Particularly evocative is the film’s soundscape, which mellows or sharpens with Frankie’s moods. When she listens to tapes of happier times with the young daughter who’s been taken from her care, the recordings grow almost painfully tinny. As she spaces out during a support group for survivors of suicide loss, the voices gradually melt into an undifferentiated drone.

It is during one of these meetings that Frankie meets the woman who’ll kick the story into gear. Frankie had first spotted Paige (Renee Gagner) fleeing from her apartment some nights earlier, and now Paige approaches with a proposition: If Frankie will help Paige steal her car back from her abusive brother, Henry (Jack Alberts), she’ll pay her $3,000 — a veritable fortune to Frankie, who’s just been fired from her job as a gas station attendant. In typically noirish fashion, however, the money isn’t as easy as it seems. When Paige fails to show for the handoff, Frankie sets out looking for her, partly because she needs the money but also because she’s growing increasingly worried that something awful has befallen Paige.

Gazer (co-written by Mastroianni and Sloan) evokes Memento as Frankie follows a trail of breadcrumbs to seedy motels and roaring factories and nondescript apartment buildings — all while trying to keep one step ahead of her own condition. When she breaks into Henry’s home or follows him to his job, her vulnerability is further heightened by the possibility of an episode striking her at any given moment. And always looming in the background is the question of whether Frankie herself might have had a hand in Paige’s disappearance, during the chunk of time that conveniently went missing before their agreed-upon meet.

Though Frankie dismisses this possibility out of hand when she’s questioned by the cops, it’s one that seems to haunt her on some level deeper than she can bear to acknowledge, especially since it so strongly echoes the trauma that wrecked her life. From the first minutes, Mastroianni’s performance makes clear that Frankie is walking wounded, folding into herself so tightly that she might be trying to disappear herself completely. Her nightmares offer clues as to why. Asleep, Frankie is visited by images of herself in another home, with a man, with a gun in her hand, with blood at her feet. As these visions turn more surreal, they take on the scratchy, overheated quality of some horror VHS tape that was supposed to stay lost in the basement.

These make for some of Gazer‘s most riveting sequences, but they’re also a reflection of the film’s greatest shortcoming: namely, that its deepest emotions remain locked away, relegated to abstract symbolism. The question of what became of Paige eventually furnishes an answer that’s firm but not terribly interesting, while the one of what happened to Frankie never reaches a definitive conclusion, and Gazer never convincingly marries the two mysteries on either a narrative or thematic level. So we are left with the shape of Frankie’s grief, but not the texture of it. Her lost family feel more like theoretical ideals than flesh-and-blood humans she knew intimately at some point.
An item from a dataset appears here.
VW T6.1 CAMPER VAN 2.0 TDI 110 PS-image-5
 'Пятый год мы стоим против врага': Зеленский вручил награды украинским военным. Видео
But we’re also left with an appreciation for how deftly Sloan has constructed this world, how clearly he sees this woman who might otherwise move unnoticed through nondescript streets. “Where do you think they’re going, coming from, hiding from?” Frankie asks herself as she scans the crowd around her. “Who are they? Do they know?” Sloan’s gift is that he has the curiosity to wonder, and the self-assurance to bring the stories he imagines into visually arresting life.